▶ SOBRE A TAREFA
Prossiga com o texto sobre o trabalho dos olheiros da Inter durante a pandemia, escrevendo a continuação a partir da última frase dele.

▶ TRECHO DO DOCUMENTO
____
O chefe de scouting da Inter afirma que tenta se comportar como se a pandemia não existisse: atribui duas partidas a cada olheiro – as mesmas que acompanharia ao vivo – e pede um relatório nos fins de semana. “Todas as relações são arquivadas em um banco de dados criado há quatro anos, acessado apenas pela área”, revela o diretor. Ao invés de assistirem aos jogos direto do estádio, os profissionais agora os veem através de vídeos.
Para compensar a falta de viagens, os olheiros também confiam mais em dados de análise de desempenho, elaborados pelos mesmos softwares que o time principal já utiliza, como o produzido pela Wyscout, empresa italiana de origem lígure especialista em observação e análise de jogos e mercados do futebol. Segundo Verdelli, os números quase sempre ajudam. “Por exemplo, posso ver quantos cruzamentos um ala fez, de onde fez e quantos tiveram sucesso. No final das contas, você acaba trabalhando mais assim do que ao vivo”, garante.
Apesar de haver muitos recursos tecnológicos à disposição, há algumas dificuldades. Segundo Verdelli, enquanto nos jogos mais “táticos” se perde pouco a nível técnico, porque as equipes ficam compactas e a câmera enquadra quase todos em campo, nos campeonatos em que se explora menos a parte tática e os times ficam mais espaçados, perder o referencial é mais fácil. O interista também considera que nada substitui o “olho humano” e as sensações que uma partida de futebol proporciona, sobretudo pela liberdade que observar um jogo diretamente do estádio permite.
____
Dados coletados
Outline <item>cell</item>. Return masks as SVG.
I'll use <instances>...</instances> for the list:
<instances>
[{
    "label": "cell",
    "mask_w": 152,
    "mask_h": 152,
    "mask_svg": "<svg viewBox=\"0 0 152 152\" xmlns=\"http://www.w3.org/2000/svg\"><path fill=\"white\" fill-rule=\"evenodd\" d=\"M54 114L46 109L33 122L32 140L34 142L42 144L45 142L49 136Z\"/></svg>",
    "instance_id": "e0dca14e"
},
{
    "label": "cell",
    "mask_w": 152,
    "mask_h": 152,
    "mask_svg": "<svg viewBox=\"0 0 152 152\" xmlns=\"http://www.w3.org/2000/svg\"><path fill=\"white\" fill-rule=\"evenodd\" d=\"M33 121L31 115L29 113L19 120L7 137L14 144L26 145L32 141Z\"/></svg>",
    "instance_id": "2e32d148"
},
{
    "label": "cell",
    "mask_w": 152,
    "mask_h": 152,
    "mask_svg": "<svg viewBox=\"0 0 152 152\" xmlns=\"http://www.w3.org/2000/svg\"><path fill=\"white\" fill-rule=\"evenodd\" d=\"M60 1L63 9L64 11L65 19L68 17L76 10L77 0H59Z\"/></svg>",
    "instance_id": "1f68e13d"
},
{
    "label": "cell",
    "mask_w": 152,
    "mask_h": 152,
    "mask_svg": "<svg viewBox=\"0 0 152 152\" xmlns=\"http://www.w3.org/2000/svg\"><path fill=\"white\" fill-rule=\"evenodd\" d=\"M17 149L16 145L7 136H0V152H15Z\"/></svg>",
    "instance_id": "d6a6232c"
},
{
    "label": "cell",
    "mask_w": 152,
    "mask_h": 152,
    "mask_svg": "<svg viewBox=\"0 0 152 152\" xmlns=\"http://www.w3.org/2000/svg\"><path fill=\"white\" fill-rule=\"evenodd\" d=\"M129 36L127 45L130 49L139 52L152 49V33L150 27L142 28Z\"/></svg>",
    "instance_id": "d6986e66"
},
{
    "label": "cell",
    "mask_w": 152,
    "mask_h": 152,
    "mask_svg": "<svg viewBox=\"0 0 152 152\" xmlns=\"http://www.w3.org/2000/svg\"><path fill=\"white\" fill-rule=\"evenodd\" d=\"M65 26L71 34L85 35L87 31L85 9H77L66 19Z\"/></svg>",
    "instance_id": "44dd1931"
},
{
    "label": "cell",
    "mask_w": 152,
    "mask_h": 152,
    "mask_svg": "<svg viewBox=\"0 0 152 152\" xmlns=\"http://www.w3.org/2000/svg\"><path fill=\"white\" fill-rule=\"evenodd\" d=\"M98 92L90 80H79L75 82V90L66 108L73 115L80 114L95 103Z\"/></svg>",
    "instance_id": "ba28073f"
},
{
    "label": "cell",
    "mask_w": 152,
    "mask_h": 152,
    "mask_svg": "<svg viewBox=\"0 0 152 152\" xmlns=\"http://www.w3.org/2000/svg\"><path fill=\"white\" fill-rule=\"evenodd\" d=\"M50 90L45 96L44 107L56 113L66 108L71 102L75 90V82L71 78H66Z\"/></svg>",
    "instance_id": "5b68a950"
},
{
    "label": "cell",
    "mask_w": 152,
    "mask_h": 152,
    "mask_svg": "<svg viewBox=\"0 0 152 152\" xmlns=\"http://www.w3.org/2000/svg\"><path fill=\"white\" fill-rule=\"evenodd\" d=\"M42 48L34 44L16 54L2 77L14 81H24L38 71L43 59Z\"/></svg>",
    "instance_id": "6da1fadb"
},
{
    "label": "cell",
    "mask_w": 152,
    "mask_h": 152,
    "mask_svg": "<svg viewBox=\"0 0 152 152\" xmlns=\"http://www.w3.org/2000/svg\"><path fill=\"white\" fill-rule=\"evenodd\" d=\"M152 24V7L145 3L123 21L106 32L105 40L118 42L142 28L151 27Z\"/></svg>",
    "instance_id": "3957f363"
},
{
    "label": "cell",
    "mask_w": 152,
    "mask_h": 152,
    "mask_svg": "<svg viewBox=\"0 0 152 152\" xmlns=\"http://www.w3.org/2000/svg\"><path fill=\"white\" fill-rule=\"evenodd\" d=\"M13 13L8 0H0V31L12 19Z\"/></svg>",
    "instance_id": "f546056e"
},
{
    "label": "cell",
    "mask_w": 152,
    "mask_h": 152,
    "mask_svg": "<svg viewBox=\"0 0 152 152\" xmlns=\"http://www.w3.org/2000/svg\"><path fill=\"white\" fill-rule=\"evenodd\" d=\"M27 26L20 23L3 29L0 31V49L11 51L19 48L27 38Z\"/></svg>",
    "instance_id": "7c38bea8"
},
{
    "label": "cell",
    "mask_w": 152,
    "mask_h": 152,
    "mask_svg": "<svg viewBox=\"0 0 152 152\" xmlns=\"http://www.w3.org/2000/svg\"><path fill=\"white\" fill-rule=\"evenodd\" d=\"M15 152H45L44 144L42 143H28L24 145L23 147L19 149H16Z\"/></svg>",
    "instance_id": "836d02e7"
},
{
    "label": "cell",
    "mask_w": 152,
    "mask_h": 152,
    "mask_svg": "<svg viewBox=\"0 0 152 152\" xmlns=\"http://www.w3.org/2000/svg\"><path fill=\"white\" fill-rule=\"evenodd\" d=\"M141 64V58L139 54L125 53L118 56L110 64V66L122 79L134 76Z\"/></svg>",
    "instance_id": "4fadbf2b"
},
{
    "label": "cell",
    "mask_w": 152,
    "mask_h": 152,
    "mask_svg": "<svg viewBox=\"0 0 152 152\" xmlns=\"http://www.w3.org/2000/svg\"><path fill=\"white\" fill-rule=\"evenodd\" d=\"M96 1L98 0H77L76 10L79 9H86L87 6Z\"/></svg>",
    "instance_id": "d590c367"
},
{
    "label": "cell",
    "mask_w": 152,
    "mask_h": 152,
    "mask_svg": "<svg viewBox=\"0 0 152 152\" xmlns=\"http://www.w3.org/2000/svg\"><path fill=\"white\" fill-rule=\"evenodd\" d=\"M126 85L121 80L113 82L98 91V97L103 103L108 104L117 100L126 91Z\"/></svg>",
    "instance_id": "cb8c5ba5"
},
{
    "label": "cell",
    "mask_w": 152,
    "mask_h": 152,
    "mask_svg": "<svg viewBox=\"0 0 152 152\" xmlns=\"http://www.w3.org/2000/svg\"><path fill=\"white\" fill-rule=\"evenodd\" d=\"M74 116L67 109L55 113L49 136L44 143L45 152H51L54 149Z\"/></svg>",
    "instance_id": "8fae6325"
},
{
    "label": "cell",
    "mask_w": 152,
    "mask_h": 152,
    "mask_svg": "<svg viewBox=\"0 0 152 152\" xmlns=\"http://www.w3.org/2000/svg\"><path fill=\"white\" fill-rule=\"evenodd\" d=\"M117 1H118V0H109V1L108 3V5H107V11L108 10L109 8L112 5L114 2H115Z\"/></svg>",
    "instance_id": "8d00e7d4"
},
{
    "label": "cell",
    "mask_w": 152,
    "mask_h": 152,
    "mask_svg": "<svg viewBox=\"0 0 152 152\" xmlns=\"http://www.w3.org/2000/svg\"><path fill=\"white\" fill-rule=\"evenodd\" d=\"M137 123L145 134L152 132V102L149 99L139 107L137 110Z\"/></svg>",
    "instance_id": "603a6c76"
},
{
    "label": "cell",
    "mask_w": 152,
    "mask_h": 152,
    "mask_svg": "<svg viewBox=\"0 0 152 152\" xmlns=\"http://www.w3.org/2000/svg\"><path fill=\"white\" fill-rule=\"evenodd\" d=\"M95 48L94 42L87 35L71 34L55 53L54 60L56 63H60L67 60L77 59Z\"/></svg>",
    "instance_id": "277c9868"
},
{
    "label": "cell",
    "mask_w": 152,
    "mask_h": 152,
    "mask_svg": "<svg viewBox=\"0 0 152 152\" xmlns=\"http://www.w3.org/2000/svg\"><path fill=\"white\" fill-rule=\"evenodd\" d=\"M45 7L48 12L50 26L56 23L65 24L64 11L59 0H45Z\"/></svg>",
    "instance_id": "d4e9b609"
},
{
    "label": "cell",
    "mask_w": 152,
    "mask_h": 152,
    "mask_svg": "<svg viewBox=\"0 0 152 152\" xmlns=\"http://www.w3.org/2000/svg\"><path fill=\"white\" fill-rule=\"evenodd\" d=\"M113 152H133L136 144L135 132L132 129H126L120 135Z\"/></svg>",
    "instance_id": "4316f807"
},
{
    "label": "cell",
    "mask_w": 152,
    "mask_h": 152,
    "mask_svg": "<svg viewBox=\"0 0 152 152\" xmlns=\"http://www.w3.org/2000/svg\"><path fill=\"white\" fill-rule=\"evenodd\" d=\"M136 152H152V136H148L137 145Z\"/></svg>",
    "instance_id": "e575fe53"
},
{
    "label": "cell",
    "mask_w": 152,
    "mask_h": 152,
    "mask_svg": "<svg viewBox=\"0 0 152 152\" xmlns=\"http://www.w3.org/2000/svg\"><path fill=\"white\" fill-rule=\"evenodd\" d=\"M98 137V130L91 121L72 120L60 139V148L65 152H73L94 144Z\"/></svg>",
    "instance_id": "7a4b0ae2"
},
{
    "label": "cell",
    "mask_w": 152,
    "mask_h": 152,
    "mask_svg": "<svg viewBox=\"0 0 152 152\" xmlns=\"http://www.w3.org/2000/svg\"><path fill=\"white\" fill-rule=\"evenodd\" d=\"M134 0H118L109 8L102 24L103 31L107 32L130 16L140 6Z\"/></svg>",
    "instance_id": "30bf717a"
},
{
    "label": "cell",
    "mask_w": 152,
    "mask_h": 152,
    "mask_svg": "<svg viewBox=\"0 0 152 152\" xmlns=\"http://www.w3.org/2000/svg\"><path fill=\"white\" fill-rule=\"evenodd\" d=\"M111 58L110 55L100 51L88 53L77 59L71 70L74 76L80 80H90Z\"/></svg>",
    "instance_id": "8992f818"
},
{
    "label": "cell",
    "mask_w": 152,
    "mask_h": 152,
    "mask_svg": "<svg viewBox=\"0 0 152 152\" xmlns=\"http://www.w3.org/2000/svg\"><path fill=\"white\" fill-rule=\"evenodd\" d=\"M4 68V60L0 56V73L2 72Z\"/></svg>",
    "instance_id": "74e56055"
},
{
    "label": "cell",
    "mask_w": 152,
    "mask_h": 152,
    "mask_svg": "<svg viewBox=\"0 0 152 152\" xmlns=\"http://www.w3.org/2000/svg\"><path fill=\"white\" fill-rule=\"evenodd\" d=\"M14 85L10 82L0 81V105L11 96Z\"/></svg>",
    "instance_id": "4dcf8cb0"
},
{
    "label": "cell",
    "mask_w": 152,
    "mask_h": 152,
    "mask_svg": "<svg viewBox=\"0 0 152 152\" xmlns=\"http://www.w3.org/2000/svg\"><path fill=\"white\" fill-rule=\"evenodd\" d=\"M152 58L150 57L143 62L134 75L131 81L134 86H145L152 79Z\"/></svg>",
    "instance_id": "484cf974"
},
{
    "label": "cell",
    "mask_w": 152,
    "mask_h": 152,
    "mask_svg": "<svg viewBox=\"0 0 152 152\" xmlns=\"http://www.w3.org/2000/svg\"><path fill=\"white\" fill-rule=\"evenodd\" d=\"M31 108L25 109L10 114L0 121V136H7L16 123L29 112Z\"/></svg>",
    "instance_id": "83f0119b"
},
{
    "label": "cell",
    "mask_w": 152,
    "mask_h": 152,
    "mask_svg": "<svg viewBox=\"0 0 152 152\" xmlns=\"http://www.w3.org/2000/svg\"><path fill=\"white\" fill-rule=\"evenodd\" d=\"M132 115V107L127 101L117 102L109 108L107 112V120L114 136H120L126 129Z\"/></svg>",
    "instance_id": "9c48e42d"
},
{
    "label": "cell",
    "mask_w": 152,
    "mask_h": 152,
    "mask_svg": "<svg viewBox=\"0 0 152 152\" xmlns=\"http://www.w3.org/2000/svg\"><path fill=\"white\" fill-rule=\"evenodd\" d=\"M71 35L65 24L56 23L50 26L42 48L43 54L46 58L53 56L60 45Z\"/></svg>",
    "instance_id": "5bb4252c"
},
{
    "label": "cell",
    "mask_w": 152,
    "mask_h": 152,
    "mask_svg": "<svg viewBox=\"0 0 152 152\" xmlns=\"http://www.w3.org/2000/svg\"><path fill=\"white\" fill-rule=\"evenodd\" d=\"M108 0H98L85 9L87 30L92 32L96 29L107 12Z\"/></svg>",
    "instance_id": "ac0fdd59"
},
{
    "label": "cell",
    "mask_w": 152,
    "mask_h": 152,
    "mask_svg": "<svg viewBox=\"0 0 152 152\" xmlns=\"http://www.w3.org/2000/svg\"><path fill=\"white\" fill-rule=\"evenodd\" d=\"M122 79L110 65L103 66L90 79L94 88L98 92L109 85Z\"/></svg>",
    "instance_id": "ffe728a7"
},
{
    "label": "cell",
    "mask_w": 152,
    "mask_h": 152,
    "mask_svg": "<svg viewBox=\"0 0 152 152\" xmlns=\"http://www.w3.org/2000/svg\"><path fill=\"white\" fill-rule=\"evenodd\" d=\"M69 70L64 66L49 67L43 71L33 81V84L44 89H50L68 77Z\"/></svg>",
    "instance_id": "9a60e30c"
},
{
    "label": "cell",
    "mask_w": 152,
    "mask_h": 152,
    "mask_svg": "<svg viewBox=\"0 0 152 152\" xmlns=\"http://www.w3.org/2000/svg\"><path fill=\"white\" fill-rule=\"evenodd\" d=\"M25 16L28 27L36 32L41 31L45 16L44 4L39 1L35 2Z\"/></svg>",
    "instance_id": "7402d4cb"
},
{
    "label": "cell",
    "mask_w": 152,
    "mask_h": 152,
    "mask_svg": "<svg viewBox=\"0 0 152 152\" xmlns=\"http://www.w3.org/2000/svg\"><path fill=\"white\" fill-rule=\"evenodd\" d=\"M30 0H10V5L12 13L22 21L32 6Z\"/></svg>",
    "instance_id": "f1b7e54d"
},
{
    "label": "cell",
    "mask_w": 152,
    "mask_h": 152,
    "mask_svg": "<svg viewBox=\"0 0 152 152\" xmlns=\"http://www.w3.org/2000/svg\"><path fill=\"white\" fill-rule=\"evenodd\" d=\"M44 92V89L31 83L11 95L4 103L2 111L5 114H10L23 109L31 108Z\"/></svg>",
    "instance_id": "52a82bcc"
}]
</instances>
____
▶ RESULTADO DO EXERCÍCIO
Questionado sobre quais características mais se perde sem a possibilidade de acompanhar um atleta in loco, o olheiro não pestanejou em dizer que fica mais difícil avaliar a liderança e a personalidade do jogador: o seu comportamento, como se comunica com o banco de reservas e se relaciona com os seus companheiros. “Apenas o olhar humano pode te dar essas sensações. Infelizmente, não há solução. Consequentemente, as posições e funções mais afetadas nesse sentido são as do zagueiro e do regista, aquelas cuja a liderança conta bastante”, argumenta.
Por outro lado, Verdelli já mudou de opinião diversas vezes sobre um mesmo jogador. Nesse sentido, o olheiro entende que o Wyscout é importante para começar ou fechar um processo – ou seja, para iniciar a observação de um jogador ou rever uma partida acompanhada ao vivo. “Somado a isso, há o nosso olho, a nossa avaliação. Nosso trabalho requer paixão e, sobretudo, paciência. Cuidado ao avaliar um jogador: não podemos saber se este ou aquele está jogando mal por um motivo particular”, analisa.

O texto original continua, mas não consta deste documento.